Selected excerpt
-=-=-=-=-

As someone who has hired designers over the years for various startups, I agree.
The author seems to conflate UX with visual design or graphic design. They are not the same thing and often aren't done by the same person.
I've had fantastic UX designers who, frankly, can't get perfectly laid out pixel perfect work done or do eye candy. I've had UI/graphic designers who were awful at figuring out flow.
I've had people who are great at both. But one thing is certain, I want my products to be intuitive AND sexy because there is a certain subset of the market that will try your product just because it looks professionally designed and is on trend. There is a high overlap of those people with taste makers and I need those people using my product.
The author isn't conflating. That is what the words mean, and "UX" is the made up wank word. It's the "Web 2.0." of the design world.
I'm pretty sure "UX" was created as a term in response to the market getting flooded with stylists (interested amateurs) calling themselves "designers". I'm interested to see what you believe to be the distinction between "visual design" and "graphic design".
Traditionally, Graphic design is about how it works, with how it looks (what you call "eye candy") being secondary to (but still a part of) function. This is the sort of thing you can learn if you read books instead of just reading blog posts.
And clearly, the definition of "graphic design" has been watered down to the point of irrelevance, and replaced with "UX". sure, fine call yourself whatever you want. But what makes you think UX won't get similarly watered down? The problem isn't the word itself, it's that the culture as a whole doesn't value design, including "designers". (in your language, the culture doesn't value "UX")
Of course language is designed* by its users, and for the moment, it seems that we have indeed fully rotated our hierarchy words a notch down over the past 20 years. But please let us not be ignorant of history, and tradition, and what "graphic design" actually is (Or at least.. .used to be) and that the whole totem pole of design and designers is sliding on a downward trajectory. (I blame adobe for making it look easy. you could always look more convincingly like a skilled professional while operating a huge desk sized typesetting machine and laying out magazines by hand with paper, exacto blades, and photographic color separations)
But sure, maybe inventing new wank words will prop up our careers for 5 more years. It's good marketing. it's good design, to invent words, to sell ourselves. Inventing a new word for "design" is a very designery thing to do. You can make design seem interesting and exciting again by giving it a new flashy buzzword. That will only take you so far though, until the novelty wears off, and suddenly you find everyone believes "UX" means "interested amateur who can make eye candy in photoshop" again.

-=-=-=-=-

Recorded information
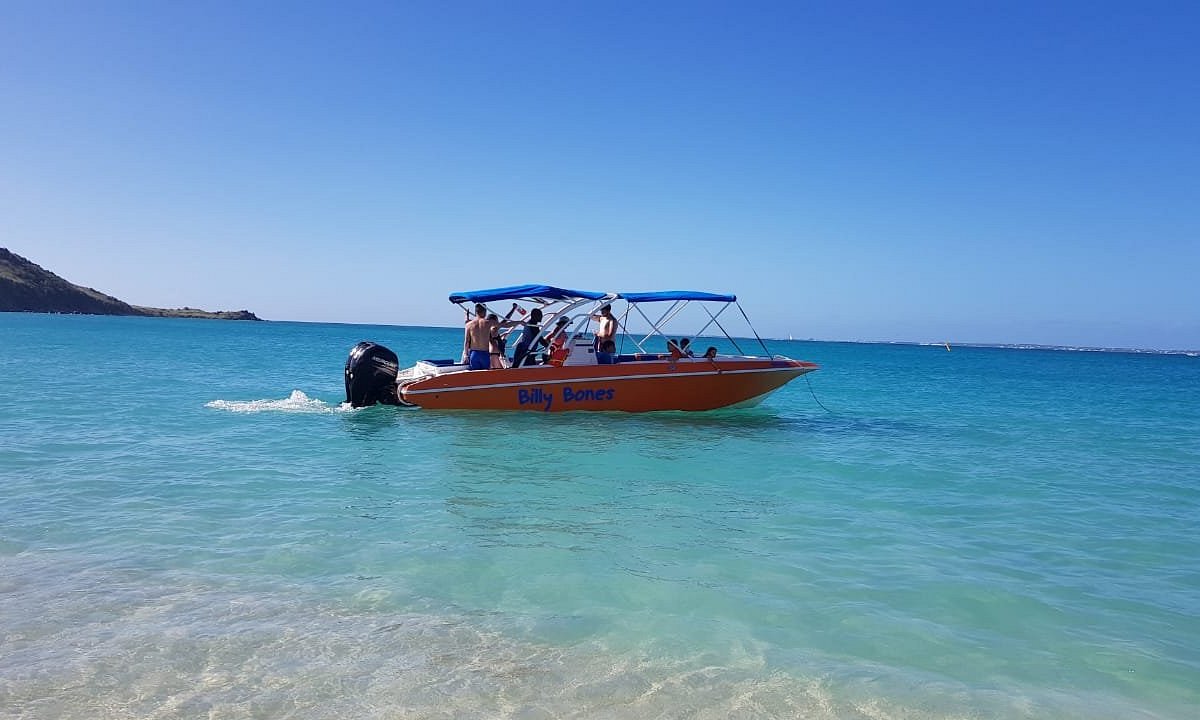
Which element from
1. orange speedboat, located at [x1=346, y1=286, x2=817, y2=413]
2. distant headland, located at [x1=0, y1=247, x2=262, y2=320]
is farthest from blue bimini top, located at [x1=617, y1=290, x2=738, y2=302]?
distant headland, located at [x1=0, y1=247, x2=262, y2=320]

-=-=-=-=-

Instructions
(1) Please collect every line of the records that contains the word "distant", matching case.
(2) Carry on the discussion of UX and graphic design, picking up after its final sentence.

Responses in order
(1)
2. distant headland, located at [x1=0, y1=247, x2=262, y2=320]
distant headland, located at [x1=0, y1=247, x2=262, y2=320]

(2)
* see what I did there? "Design" being used to denote the decisions involved in how something works and is experienced, with no reference to how anything looks. Imagine that.
I can't tell if you're saying that visual/graphic designers are saying they are doing "UX", or if "UX" people are really just hand-waving visual designers?
I got lost around "wank word" and UX being the "Web 2.0 of the design world." Most UX people I know are focused on user research, usability, information architecture, and interaction design. I'd say maybe, 1 in 5 are visual designers, and maybe 1 in 3 have any passable graphic design skill at all.
Maybe you're saying that people will be just called "user researcher", "information architect", etc etc and not use the word UX. But I think "wank word" is a tad inaccurate.
I am saying that "Design" encompasses a lot of skills, many of which are "invisible" to most laymen- much in the same way that most of the code a developer writes is "invisible" making two pieces of software that outwardly appear to operate identically, can, in terms of code structure, maintainability, be vastly different in quality.
Most people in hiring positions couldn't give two shits that a designer is supposed to do more than just make things pretty- And so they hire people who call themselves "designers" that actually are little more than glorified photoshop operators. Why? because these "designers" are cheaper than these other "designers" and it's not obvious why. The amateurs undercut the professionals.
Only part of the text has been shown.